[BEGIN DOCUMENT EXCERPT]
I’ve often wondered why some men lavish such care on their cars. There it sits in the driveway, every panel, window, bumper and wheel gleaming in the sun. And when the engine is turned over you can be sure it will purr, growl or hum, according to the driver’s preference.
My own sense of maintaining the things on which I rely is far more casual, dictated less by love than by expediency. Although I do appreciate my time in the morning—before a mouse has stirred or the newspaper hit the driveway—when I do the dishes, wipe the counters, make coffee and sit for a while in the quiet.
But yesterday, in the weekly on-line class based on Tarthang Tulku’s latest book, “Caring”, we did a practice which helped me see that treating everything in such an expedient manner has unanticipated side-effects; that it takes an extraordinary event to wake me up to the opportunities available in every moment.
[END DOCUMENT EXCERPT]
▸ INSTRUCTION A: According to the essay on caring, which book is the weekly online class based on?
▸ INSTRUCTION B: Write the next part of the essay on caring, beginning after its final sentence and keeping its reflective first-person voice.
[BEGIN MATERIAL PROVIDED]
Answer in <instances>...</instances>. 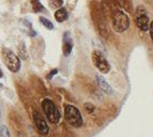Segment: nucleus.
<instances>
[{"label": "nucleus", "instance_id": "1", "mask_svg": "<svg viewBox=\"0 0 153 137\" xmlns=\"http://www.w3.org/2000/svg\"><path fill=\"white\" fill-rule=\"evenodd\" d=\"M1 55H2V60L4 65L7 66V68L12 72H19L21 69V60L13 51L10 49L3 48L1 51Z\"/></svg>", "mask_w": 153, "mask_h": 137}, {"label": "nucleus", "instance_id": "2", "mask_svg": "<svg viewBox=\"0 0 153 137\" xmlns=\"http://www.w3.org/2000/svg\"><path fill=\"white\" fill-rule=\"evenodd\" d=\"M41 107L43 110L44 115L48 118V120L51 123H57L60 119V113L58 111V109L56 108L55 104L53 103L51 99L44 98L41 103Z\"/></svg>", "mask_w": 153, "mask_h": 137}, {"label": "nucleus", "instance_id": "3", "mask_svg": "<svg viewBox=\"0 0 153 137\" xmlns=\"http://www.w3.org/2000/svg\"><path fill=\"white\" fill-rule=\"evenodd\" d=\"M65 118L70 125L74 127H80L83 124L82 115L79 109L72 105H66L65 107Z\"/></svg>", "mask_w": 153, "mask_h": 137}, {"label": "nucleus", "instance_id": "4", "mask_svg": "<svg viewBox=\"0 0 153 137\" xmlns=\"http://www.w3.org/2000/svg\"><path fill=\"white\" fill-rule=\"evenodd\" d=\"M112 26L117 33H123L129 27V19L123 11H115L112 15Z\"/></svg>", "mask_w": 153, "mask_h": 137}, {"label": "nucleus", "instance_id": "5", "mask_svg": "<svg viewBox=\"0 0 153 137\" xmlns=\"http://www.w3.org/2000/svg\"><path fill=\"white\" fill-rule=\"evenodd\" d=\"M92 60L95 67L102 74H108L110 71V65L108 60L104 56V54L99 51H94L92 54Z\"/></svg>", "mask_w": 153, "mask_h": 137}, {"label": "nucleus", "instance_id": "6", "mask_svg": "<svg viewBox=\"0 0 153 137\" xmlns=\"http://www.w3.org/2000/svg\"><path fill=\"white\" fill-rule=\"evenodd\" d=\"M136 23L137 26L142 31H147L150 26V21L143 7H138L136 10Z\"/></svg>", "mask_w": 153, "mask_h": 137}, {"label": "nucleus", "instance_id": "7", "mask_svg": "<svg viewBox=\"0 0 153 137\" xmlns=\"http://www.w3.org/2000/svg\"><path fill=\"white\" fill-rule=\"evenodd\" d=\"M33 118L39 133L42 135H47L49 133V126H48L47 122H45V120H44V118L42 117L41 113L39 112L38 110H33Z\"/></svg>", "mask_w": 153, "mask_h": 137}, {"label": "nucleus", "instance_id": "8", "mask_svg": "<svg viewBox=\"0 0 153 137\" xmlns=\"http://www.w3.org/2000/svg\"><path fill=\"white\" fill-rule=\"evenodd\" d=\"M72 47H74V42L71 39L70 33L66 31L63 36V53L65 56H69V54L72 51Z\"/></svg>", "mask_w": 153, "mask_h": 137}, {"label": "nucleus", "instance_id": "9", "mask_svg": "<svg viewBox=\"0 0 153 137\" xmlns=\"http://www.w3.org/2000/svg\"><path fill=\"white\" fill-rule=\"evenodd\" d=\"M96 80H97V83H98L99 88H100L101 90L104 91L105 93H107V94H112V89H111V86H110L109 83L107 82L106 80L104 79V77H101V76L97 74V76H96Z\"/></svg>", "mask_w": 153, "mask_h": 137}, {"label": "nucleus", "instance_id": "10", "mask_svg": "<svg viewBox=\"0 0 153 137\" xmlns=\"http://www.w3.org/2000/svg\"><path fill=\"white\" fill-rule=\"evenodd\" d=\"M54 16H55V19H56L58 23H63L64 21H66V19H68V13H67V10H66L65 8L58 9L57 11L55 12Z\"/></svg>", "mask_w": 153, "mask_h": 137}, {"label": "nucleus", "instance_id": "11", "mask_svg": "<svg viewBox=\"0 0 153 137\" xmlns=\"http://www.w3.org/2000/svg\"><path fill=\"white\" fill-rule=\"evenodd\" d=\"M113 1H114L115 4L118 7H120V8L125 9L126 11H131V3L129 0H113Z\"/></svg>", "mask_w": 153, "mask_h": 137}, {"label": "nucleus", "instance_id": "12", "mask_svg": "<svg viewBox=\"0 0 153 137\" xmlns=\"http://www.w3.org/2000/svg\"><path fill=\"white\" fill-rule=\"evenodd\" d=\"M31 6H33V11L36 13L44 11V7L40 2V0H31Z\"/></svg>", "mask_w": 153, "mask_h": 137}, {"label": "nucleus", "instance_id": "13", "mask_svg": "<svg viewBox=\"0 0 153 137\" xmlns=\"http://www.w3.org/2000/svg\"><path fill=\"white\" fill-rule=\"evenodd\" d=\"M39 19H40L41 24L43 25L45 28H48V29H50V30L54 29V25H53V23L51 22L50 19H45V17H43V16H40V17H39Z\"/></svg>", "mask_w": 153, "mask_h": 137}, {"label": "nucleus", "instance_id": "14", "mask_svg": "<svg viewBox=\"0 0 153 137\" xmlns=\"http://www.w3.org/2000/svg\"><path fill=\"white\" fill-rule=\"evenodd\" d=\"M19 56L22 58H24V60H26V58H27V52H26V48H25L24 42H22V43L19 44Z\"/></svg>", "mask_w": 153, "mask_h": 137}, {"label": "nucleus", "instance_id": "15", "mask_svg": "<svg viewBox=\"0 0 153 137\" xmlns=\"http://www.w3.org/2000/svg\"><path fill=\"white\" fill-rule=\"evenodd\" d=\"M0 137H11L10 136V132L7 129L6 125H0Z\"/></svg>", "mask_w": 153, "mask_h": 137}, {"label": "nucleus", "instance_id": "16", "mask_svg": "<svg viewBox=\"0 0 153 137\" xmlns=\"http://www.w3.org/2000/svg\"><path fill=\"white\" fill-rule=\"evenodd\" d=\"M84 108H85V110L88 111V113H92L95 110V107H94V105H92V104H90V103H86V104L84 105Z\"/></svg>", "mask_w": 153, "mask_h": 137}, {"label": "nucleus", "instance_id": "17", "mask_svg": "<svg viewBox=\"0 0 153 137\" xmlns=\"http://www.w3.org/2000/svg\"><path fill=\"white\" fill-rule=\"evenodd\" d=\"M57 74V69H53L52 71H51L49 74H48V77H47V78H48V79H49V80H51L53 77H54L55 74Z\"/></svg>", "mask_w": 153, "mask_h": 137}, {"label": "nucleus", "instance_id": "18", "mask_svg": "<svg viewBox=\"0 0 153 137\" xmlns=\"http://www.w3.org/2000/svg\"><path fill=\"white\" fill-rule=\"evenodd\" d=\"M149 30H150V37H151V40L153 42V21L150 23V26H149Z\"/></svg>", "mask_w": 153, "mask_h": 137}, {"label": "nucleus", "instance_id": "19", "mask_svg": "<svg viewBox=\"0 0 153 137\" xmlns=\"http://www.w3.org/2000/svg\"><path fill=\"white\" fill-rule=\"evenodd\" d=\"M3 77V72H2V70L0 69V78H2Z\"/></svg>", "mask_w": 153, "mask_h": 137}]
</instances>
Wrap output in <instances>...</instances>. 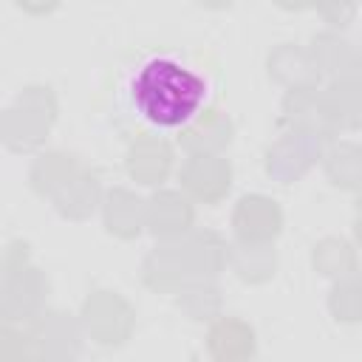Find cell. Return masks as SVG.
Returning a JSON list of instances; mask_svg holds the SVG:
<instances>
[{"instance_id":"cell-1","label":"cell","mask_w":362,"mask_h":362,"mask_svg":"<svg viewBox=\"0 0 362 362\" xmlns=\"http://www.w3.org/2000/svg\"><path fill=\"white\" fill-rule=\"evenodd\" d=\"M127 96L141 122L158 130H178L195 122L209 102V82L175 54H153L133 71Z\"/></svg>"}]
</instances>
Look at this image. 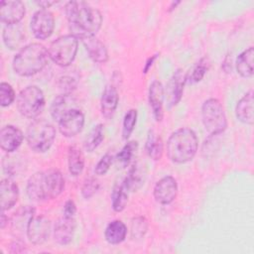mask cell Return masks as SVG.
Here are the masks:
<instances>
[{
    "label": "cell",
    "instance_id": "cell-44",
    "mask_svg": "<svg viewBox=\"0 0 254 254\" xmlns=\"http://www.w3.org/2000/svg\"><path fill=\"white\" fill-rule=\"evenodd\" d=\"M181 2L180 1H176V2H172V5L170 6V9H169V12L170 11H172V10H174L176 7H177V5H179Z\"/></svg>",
[END MATERIAL PROVIDED]
▸ OUTPUT A: Tarthang Tulku's latest book, "Caring".

▸ OUTPUT B:
The practice was to bring to mind some vehicle or object that we love, and then to explore how all its parts fit together and collaborate in harmony with one another. Others in the class picked things that I tend to ignore: a much used kitchen knife for someone who loves to cook, pruning shearers for someone who loves to garden, etc. I picked the fourteen foot Ackroyd dinghy that my family had when I was a teenager living on the West End of Montreal, which allowed me to sail out onto three mile wide Lac Saint Louis, the widening in the Saint Lawrence River as it flows past the south side of Montreal Island.
Guided by the exercise, I visualized raising the main sail and the jib, the wind filling the sails and pulling the boat away from shore as I lowered the center board, held onto the tiller and the main sheet so that the boat glided smoothly into the wind and headed out. If the wind was strong enough I would soon be leaning out over the gunnels, holding tight to the tiller as the waves became bigger and their percussive rhythm against the hull picked up. But always the boat was in perfect harmony with its own moving parts and with the invigorating call of wind and waves and sunlight.
Then the exercise invited us to think of our own body, that intricate, amazing vehicle which we have been born with and which supports us on all our adventures and daily rounds.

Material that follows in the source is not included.